Cette transformation est difficilement perceptible au quotidien, mais devient saisissante avec le temps, comme le montrent ces images satellites captées pendant 30 ans au-dessus de la barrière côtière de Cap Cod, aux États-Unis.

Une animation satellite montrant l'évolution des côtes et des plages. Agrandir l’imageEn 30 ans, les plages de Cap Cod sur la côte de la Nouvelle-Angleterre se sont transformées naturellement. Photo : NASA Earth Observatory

Le sable est créé naturellement par la désagrégation de matériaux d'origine minérale, notamment par les glaces et les eaux.

« Il faut des échelles de temps qui vont de plusieurs milliers d’années à plusieurs centaines de milliers d’années », explique le chercheur associé au Centre national de la recherche scientifique, Éric Chaumillon.

Chaque année, les fleuves exportent ensuite les sédiments vers les mers, poursuit le chercheur, qui estime que la nature en déplace une vingtaine de milliards de tonnes par an. Les grains de sable terminent leur course sur les plages.

« Le littoral, c’est un peu comme une autoroute de sable, illustre le professeur en géomorphologie au Département de géographie de l’Université Laval, Patrick Lajeunesse. Si on ne coupe pas le chemin, le sable va continuer à transiter. »

« Normalement, les plages seraient donc en croissance constante, reprend Arjen Luijendijk. Mais avec la construction des barrages, des installations portuaires sur les côtes ou encore le dragage, il y a moins de sable qui arrive sur les plages. »

Résultat : des plages se vident parce que le sable est arrêté ailleurs. D’ailleurs, dans les régions où les plages sont en croissance, des constructions humaines sont en cause.

Cette interruption dans le voyage du sable n’est pas sans conséquence, prévient Christian Fraser du Laboratoire de dynamique et de gestion intégrée des zones côtières de l’Université du Québec à Rimouski.

« C’est peut-être avantageux pour les régions où le sable s’arrête, mentionne-t-il. Mais automatiquement, il y a un déficit. Le sable qui était voué à continuer son voyage un peu plus loin est limité à un endroit et on se retrouve avec des côtes ailleurs en déficit de sable. »

Un mécanisme de défense

Or, les plages de sable représentent un mécanisme de défense naturel contre l’érosion côtière.

« C’est la présence du sable qui dissipe l’énergie des vagues, explique Christian Fraser. Juste diminuer de quelques centimètres l'épaisseur des sédiments fait en sorte que les vagues vont être capable d’atteindre la ligne de rivage plus facilement et contribuer au recul des côtes. »

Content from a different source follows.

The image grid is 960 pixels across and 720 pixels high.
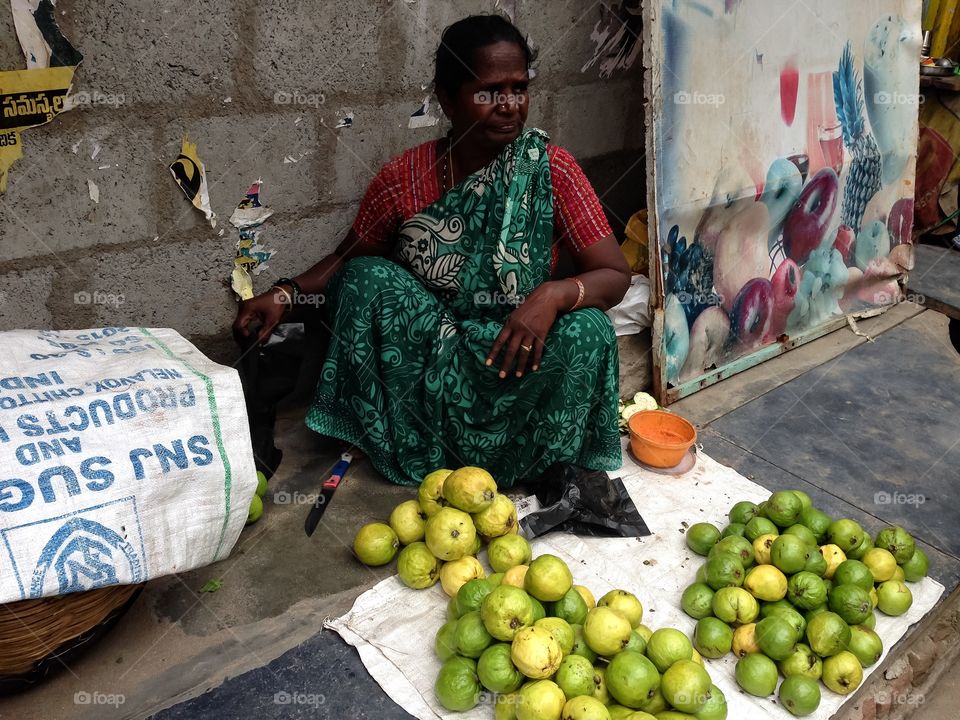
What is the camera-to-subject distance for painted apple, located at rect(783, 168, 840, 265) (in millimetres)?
4305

Lorsqu'on joue sur l’équilibre très sensible de l'épaisseur de sable sur la plage, tout peut changer.

Christian Fraser, Université du Québec à Rimouski

Les ouvrages de protection bâtis par l’homme deviennent alors nécessaires, ce qui crée un effet domino, ajoute le chercheur.

Bloquées par des infrastructures, les vagues qui se jettent sur les côtes retournent à la mer emportant avec elle plus de sable plutôt que de l’étendre sur la plage, ce qui accélère l’érosion.

« Autant sur la terre que dans la mer, la pression augmente, dit Arjen Luijendijk. La construction de villes, où plus de gens veulent habiter, et de ports accroît la pression sur la terre. Et en même temps, les niveaux marins s’élèvent avec les changements climatiques. »

D’où l’importance, selon le chercheur, de surveiller par satellite l’évolution des côtes et des plages pour voir comment et à quel rythme la planète se transforme.